Pratiques mystiques : «Une femme m’a demandé de mettre un gris-gris sous un mort»

«J’en ai fini avec ces gens», a déclaré le lutteur «Eumeu Sène». C’était hier après sa victoire sur «Balla Gaye 2». Et le motif invoqué est que ce dernier avait enfoui des gris-gris dans la tombe de sa mère. Que cela soit avéré est une chose. Mais ce qui est sûr, c’est que des personnes font toujours recours aux services des gardiens de cimetières pour s’adonner à ce genre de pratiques mystiques.

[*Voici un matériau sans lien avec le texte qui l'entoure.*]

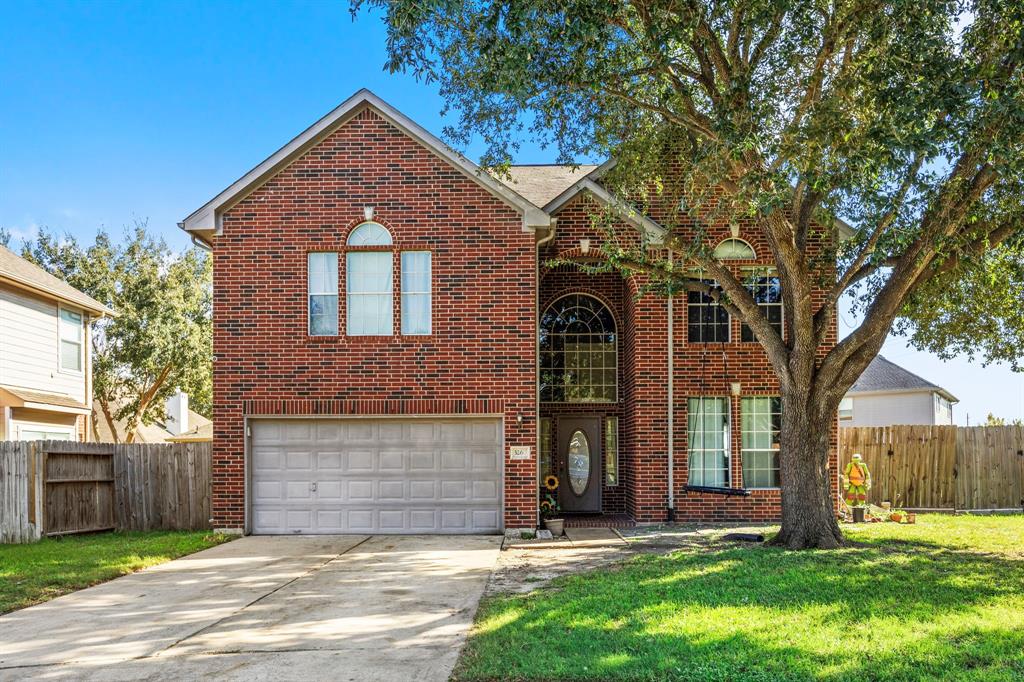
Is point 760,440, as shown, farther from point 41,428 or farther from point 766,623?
point 41,428

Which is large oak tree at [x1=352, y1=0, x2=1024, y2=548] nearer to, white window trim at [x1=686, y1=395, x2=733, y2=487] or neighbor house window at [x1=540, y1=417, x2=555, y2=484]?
white window trim at [x1=686, y1=395, x2=733, y2=487]

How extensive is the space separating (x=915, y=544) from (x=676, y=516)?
4.41m

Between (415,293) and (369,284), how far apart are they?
842 mm

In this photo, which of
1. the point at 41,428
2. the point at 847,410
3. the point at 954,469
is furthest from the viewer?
the point at 847,410

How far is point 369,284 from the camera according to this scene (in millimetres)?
15312

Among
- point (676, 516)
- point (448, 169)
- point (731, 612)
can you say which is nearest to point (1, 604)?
point (731, 612)

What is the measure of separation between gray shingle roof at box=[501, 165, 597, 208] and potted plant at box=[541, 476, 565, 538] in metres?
5.40

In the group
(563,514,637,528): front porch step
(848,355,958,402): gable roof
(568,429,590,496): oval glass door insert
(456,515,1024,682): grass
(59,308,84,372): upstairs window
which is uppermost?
(59,308,84,372): upstairs window

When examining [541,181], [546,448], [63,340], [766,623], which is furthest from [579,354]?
[63,340]

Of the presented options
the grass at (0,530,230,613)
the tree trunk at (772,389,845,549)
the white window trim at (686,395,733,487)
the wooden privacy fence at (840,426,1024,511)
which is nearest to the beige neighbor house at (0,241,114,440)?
the grass at (0,530,230,613)

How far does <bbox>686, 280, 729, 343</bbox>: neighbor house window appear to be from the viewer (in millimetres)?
16562

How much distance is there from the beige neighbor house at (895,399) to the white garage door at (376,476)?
24083mm

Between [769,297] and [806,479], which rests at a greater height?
[769,297]

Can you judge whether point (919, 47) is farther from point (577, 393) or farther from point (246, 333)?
point (246, 333)
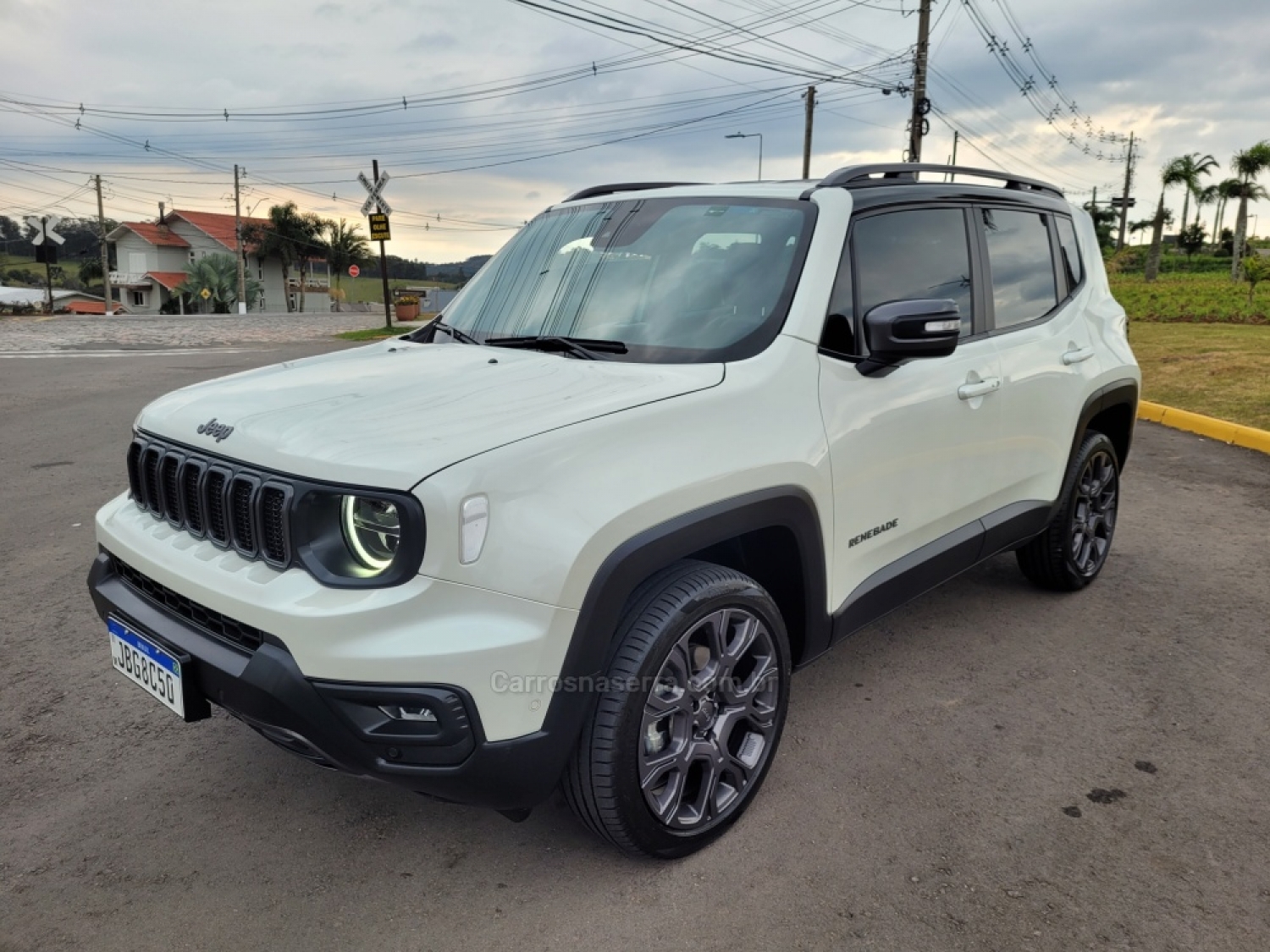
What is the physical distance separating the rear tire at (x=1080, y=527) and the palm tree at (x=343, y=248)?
7345cm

Pratiques mystiques : «Une femme m’a demandé de mettre un gris-gris sous un mort»
 «Des gens viennent souvent me demander d’enterrer des gris-gris dans une tombe. Des fois ils viennent même avec le nom de celui qui occupe cette tombe», a déclaré un des préposés à la sécurité du cimetière de Yoff. Et de poursuivre : «la plupart du temps ce sont les jeudis qu’ils viennent me trouver parce que d’après les croyances, une personne enterrée le jeudi présente certaines avantages par rapport à d’autres».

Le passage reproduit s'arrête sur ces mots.